- _Gekozen fragment_:

__________

Marineschepen.nl
 
   
 

Gaat de Nederlandse industrie aan boord van Nederlandse onderzeeboten?


Door: Jaime Karremann
Bericht geplaatst: 18-02-2021 | Laatst aangepast: 18-02-2021


In 2028 moeten de eerste nieuwe Nederlandse onderzeeboot klaar zijn. Als die boot er is zal er een Nederlandse vlag op komen. Maar hoe zit het met de inhoud? Is de Nederlandse industrie dan aan boord? Als leverancier van onderdelen of echt als mede-ontwikkelaar en -bouwer? Defensie zegt er alles aan te doen om de industrie te betrekken, maar de vooruitzichten zijn zorgelijk.

Sail Walrus
Zr.Ms. Walrus, Walrusklasse. (Foto: Jaime Karremann/ Marineschepen.nl)

Dit is deel 2 in de reeks zorgen over de vervanging Walrusklasse onderzeeboten. Marineschepen.nl sprak met meerdere experts en publiceert een reeks van vijf zorgen rond het nieuwbouwproject.

De 5 zorgen op een rij
1. Onderzeeboten van de plank

2. Gaat de Nederlandse industrie wel aan boord (dit artikel)

3. Waarom er in 2028 geen nieuwe boten zijn

4. Toren van bureaucratie

5. Volgt nog

Bij de inkooporganisatie van Defensie in Utrecht (DMO) en bij de drie scheepswerven die in de race zijn (Naval Group, Saab, tkMS), wordt momenteel keihard gewerkt aan het beste voorstel voor een zo zacht mogelijke prijs. Deze maand is namelijk het tweede deel van de D-fase van start gegaan.



De kennismakingsfase is voorbij, en de dialoogfase is begonnen: de werven krijgen vragen en worden uitgedaagd om met voorstellen en oplossingen te komen. Alle werven hebben al een ontwerp ingediend, maar dat zijn gedeeltelijk nog schetsen.

De dialoogfase is de cruciale fase in het selectieproces, en legt ook een basis voor het uiteindelijke ontwerp. Dit is dus het moment voor de Nederlandse industrie om aan boord te komen. Defensie werkt daar samen met het ministerie van Economische Zaken aan. Het kabinet streeft naar "een zo groot mogelijke betrokkenheid van het Nederlandse bedrijfsleven", schreef demissionair staatssecretaris van Defensie Barbara Visser op 19 januari 2021 in een brief aan de Kamer.

__________

- _Opdrachteisen_:
Vertaal deze zin uit het fragment over de nieuwe onderzeeboten in het Engels: "De dialoogfase is de cruciale fase in het selectieproces, en legt ook een basis voor het uiteindelijke ontwerp."

- _Gegeven regels_:
__________

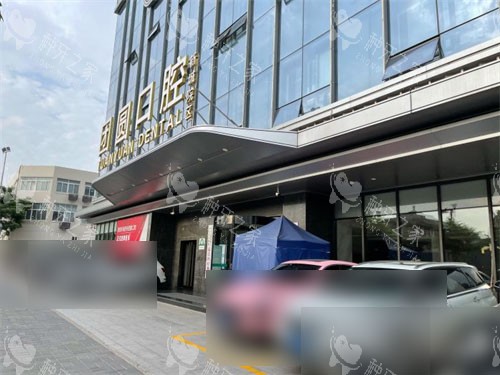 西安种牙哪家便宜又靠谱？推荐10家老牌口腔性价比高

__________

- _Oplossing opdracht_:
The dialogue phase is the crucial phase in the selection process, and it also lays a foundation for the final design.